[EXTRACTED DATA]

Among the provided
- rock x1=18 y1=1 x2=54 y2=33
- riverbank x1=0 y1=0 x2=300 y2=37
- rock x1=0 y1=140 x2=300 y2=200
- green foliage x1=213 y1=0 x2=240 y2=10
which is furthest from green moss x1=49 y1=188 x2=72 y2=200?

[THE TASK] Arrange every line of the listing above as a numbered list, leaving out any blank lines.

[RESPONSE TO THE EXERCISE]
1. Among the provided
2. - rock x1=18 y1=1 x2=54 y2=33
3. - riverbank x1=0 y1=0 x2=300 y2=37
4. - rock x1=0 y1=140 x2=300 y2=200
5. - green foliage x1=213 y1=0 x2=240 y2=10
6. which is furthest from green moss x1=49 y1=188 x2=72 y2=200?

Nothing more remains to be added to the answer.